1. — Un de nos correspondants de Boulogne, † à propos de l’entretien de Voltaire et de Frédéric, que nous avons publié dans le dernier numéro de la Revue, nous adresse la communication suivante ; nous l’insérons d’autant plus volontiers qu’elle présente un côté éminemment instructif au point de vue spirite. Notre correspondant la fait précéder de quelques réflexions que nos lecteurs nous sauront gré de ne pas omettre.
« Si jamais un homme, plus qu’un autre, en est à subir les châtiments éternels, cet homme est bien Voltaire. Le courroux, la vengeance de Dieu le poursuivront à tout jamais. Voilà ce que nous disent les théologiens de la vieille école.
« Maintenant que disent les maîtres de la théologie moderne ? Il se peut, disent-ils, que vous méconnaissiez l’homme, non moins que le Dieu dont vous parlez ; gardez pour vous vos basses passions de haine et de vengeance et n’en souillez pas votre Dieu. Si Dieu s’inquiète de ce pauvre pécheur, s’il touche à l’insecte, ce sera pour lui enlever son dard, pour ramener à lui une tête exaltée, un cœur égaré. Disons de plus que Dieu, qui sait lire dans les cœurs autrement que vous, trouve du bon là où vous ne trouvez que du mal. S’il a doué cet homme d’un grand génie, c’est pour le bien de la race, non pour son malheur. Qu’importe donc ses premières extravagances, ses allures de franc-coudoyeur chez vous ? Une âme de cette trempe n’en pouvait guère faire d’autres : la médiocrité lui était impossible en quoi que ce fût.
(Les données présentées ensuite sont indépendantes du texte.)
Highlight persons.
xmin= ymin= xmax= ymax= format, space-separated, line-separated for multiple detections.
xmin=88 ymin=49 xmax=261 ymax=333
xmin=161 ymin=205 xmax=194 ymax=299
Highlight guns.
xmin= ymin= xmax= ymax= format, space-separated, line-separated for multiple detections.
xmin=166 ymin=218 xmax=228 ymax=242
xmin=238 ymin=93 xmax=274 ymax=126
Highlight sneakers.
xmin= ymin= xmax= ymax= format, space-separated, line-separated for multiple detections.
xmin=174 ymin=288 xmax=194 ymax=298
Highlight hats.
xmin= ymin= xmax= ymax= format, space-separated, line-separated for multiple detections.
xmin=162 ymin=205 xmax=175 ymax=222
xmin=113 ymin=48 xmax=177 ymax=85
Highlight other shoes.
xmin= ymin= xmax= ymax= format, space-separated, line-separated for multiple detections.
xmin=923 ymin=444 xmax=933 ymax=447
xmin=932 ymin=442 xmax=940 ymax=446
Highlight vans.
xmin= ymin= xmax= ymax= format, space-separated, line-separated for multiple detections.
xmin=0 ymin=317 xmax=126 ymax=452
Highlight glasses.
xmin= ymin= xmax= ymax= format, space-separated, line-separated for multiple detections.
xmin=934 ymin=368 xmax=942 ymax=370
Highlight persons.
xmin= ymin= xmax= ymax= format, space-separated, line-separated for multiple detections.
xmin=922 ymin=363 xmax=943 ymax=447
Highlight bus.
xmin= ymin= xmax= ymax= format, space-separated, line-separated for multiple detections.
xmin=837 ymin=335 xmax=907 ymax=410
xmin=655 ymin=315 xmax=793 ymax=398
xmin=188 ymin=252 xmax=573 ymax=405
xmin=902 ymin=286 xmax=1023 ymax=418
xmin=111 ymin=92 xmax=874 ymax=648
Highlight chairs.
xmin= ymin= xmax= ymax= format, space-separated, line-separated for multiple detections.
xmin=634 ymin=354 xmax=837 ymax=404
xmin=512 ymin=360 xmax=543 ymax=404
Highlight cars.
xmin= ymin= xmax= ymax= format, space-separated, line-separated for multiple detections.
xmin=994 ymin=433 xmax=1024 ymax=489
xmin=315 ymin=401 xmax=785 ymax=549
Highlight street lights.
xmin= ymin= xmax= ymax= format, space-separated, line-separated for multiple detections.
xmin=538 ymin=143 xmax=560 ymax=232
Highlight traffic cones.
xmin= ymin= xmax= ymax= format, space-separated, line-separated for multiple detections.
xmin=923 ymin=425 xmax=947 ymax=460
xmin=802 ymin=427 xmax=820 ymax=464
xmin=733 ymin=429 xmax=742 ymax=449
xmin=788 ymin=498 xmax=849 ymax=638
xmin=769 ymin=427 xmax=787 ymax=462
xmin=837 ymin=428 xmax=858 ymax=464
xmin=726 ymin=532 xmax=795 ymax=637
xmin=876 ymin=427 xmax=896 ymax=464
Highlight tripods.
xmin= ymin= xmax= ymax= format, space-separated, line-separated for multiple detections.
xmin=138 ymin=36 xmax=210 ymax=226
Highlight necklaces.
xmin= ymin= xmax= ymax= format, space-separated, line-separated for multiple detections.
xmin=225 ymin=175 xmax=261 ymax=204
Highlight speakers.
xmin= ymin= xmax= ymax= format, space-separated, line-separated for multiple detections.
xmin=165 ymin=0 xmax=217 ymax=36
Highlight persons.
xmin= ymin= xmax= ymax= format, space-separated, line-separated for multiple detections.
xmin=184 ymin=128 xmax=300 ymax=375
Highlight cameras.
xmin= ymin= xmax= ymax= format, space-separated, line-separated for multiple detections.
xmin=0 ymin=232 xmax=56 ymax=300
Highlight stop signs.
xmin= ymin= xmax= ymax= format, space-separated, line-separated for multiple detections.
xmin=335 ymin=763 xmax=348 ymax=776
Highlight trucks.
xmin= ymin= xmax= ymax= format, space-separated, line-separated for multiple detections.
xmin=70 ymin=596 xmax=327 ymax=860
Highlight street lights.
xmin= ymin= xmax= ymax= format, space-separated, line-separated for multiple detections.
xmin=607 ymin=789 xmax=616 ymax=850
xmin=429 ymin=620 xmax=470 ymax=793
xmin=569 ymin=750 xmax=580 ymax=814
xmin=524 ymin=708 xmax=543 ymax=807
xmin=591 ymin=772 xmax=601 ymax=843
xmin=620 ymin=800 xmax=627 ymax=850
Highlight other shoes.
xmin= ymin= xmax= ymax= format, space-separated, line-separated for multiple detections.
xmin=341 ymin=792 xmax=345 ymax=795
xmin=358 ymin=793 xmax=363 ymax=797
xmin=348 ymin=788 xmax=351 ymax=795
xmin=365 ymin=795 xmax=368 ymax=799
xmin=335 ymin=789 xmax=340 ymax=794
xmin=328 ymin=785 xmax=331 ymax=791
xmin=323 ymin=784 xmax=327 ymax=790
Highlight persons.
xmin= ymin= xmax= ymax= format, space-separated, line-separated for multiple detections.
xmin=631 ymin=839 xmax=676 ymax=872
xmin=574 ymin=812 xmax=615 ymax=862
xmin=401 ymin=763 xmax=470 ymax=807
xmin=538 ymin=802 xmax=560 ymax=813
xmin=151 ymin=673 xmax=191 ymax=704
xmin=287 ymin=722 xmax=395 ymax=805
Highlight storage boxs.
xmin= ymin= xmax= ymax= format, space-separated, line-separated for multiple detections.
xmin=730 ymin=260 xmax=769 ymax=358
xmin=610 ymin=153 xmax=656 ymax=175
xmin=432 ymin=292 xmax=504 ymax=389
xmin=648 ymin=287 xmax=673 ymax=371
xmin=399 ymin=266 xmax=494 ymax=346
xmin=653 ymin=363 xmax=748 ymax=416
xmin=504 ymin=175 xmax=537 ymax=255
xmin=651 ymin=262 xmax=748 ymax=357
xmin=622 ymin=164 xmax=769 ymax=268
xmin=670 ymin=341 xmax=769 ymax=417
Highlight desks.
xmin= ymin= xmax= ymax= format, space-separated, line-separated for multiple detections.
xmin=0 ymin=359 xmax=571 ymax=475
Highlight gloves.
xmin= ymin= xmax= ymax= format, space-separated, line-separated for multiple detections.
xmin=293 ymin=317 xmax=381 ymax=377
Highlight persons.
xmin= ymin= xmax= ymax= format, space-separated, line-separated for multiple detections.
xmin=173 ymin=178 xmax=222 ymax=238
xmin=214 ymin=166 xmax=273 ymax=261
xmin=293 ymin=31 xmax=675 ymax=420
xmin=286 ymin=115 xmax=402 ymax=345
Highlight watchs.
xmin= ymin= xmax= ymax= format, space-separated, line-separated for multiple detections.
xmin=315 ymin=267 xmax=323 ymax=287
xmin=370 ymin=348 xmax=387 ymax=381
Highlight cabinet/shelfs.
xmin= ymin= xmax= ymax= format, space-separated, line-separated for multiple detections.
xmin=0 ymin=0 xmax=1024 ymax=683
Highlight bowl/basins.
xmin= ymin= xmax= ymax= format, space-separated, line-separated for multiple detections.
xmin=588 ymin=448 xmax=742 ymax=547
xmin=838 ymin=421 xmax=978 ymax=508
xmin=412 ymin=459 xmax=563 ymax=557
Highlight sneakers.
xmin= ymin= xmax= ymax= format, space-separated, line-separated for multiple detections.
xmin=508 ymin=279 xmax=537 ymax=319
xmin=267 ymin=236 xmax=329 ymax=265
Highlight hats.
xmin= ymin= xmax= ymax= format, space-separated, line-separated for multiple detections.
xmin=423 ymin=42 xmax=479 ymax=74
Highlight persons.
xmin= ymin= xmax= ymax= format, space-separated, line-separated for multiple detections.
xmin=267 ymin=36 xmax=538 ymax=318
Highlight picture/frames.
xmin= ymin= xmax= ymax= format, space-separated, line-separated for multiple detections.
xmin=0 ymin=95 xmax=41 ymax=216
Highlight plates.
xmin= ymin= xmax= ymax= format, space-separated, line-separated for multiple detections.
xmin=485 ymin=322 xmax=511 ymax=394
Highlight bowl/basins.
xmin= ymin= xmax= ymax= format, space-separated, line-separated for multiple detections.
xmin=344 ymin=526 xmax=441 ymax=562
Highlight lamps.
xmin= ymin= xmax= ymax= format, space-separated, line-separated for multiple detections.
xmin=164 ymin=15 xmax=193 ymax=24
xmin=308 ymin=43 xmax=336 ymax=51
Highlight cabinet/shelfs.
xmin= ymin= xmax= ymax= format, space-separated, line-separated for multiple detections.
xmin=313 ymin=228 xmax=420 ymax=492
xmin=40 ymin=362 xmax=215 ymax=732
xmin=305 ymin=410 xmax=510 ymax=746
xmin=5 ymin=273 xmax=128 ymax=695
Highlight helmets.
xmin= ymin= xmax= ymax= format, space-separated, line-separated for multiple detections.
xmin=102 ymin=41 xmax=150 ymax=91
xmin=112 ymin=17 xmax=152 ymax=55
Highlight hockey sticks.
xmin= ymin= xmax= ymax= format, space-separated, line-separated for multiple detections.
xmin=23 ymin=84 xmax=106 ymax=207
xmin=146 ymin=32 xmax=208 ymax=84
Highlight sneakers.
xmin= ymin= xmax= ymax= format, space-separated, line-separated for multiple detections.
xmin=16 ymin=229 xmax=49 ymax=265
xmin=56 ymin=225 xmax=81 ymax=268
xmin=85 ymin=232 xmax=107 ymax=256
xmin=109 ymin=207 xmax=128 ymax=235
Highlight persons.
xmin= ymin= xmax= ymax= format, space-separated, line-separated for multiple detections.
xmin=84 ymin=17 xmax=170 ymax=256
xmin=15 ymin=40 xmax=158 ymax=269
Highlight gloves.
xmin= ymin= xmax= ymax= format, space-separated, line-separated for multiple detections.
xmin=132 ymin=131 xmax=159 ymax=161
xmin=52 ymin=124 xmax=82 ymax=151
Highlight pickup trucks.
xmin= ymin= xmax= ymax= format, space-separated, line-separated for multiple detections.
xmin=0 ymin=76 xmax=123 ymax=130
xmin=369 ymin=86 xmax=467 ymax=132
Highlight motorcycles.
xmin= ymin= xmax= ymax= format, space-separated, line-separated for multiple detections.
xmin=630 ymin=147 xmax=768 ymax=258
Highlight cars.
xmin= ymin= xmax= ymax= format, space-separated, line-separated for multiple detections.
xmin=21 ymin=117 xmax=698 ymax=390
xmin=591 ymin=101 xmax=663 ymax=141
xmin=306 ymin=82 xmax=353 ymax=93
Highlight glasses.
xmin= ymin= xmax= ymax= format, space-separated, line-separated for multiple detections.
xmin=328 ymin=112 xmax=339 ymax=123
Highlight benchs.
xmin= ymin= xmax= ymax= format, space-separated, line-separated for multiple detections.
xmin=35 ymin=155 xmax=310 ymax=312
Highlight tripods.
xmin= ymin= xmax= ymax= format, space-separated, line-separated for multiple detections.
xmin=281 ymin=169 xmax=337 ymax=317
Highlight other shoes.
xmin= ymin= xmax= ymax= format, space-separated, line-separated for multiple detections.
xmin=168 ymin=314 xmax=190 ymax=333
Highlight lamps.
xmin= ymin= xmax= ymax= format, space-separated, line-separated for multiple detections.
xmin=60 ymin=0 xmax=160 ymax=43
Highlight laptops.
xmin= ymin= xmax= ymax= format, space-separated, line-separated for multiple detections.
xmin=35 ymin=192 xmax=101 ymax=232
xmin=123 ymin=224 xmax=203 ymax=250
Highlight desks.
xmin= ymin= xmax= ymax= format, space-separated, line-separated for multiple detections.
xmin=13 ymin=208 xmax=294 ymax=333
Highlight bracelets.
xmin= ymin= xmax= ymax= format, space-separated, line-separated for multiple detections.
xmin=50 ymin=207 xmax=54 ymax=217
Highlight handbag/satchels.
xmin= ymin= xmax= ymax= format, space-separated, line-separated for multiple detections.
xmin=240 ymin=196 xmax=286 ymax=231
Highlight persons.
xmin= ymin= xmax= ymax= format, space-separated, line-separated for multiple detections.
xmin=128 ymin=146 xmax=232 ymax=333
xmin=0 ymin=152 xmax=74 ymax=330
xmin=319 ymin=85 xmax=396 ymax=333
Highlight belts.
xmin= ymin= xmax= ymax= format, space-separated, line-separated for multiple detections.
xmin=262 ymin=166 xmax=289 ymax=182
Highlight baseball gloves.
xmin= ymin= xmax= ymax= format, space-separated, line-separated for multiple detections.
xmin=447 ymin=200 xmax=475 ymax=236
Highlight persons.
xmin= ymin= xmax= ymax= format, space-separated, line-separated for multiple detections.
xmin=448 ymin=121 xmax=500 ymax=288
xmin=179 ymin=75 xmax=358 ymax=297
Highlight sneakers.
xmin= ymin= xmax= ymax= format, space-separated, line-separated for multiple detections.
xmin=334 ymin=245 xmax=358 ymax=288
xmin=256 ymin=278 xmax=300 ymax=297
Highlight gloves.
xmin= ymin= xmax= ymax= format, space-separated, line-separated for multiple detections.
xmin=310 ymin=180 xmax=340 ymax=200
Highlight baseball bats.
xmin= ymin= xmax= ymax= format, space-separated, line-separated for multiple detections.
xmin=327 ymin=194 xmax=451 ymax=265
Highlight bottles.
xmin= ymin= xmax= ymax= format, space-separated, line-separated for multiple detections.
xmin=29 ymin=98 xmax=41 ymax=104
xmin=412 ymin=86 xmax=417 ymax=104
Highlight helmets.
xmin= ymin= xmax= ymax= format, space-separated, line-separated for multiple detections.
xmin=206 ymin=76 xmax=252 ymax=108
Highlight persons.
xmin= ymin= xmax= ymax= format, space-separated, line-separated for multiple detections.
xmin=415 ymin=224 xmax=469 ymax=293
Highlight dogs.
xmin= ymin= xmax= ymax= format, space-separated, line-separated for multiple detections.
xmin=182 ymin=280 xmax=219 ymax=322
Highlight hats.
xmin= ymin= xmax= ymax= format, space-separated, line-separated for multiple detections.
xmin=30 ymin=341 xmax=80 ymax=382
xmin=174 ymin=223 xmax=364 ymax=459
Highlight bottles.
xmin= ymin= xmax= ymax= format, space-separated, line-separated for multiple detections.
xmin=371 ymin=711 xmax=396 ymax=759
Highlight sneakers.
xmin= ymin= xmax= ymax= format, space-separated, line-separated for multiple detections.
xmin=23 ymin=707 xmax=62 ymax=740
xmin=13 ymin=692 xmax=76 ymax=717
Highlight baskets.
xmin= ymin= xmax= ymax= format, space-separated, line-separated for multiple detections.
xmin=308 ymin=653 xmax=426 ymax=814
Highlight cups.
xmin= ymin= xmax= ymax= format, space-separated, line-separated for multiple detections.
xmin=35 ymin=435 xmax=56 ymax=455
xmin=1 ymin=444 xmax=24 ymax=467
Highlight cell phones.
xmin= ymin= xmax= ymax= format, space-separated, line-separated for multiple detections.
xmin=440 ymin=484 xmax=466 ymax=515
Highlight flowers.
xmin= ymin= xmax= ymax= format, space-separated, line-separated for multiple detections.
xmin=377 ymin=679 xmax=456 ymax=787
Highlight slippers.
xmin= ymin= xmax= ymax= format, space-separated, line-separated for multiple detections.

Maintenant qu’il s’est orienté, qu’en poulain indompté il a joué des talons et des dents dans sa pâture terrestre, qu’il vienne à Dieu en coursier docile, mais toujours grand, superbe pour le bien autant qu’il l’était pour le mal. Dans l’article qui suit, nous verrons par quels moyens s’est opérée cette transformation ; nous verrons notre étalon des déserts, la crinière encore haute, les narines au vent, faire sa course à travers les espaces de l’univers. C’est que là, lui, la pensée déchaînée, en a trouvé de cette liberté qui était son essence, et s’en est donné à pleins poumons de cette respiration d’où il tirait sa vie ! Qu’en est-il arrivé ? Il s’est perdu, il s’est confondu ; le grand prêcheur du néant a enfin trouvé ce néant, mais non pas comme il le comprenait ; humilié, déchu de lui-même, frappé de sa petitesse, lui qui se croyait si grand, a été anéanti devant son Dieu ; le voilà face à terre ; il attend son arrêt ; cet arrêt c’est : Relève-toi, mon enfant, ou va-t-en misérable ! On trouvera le verdict dans la communication ci-après.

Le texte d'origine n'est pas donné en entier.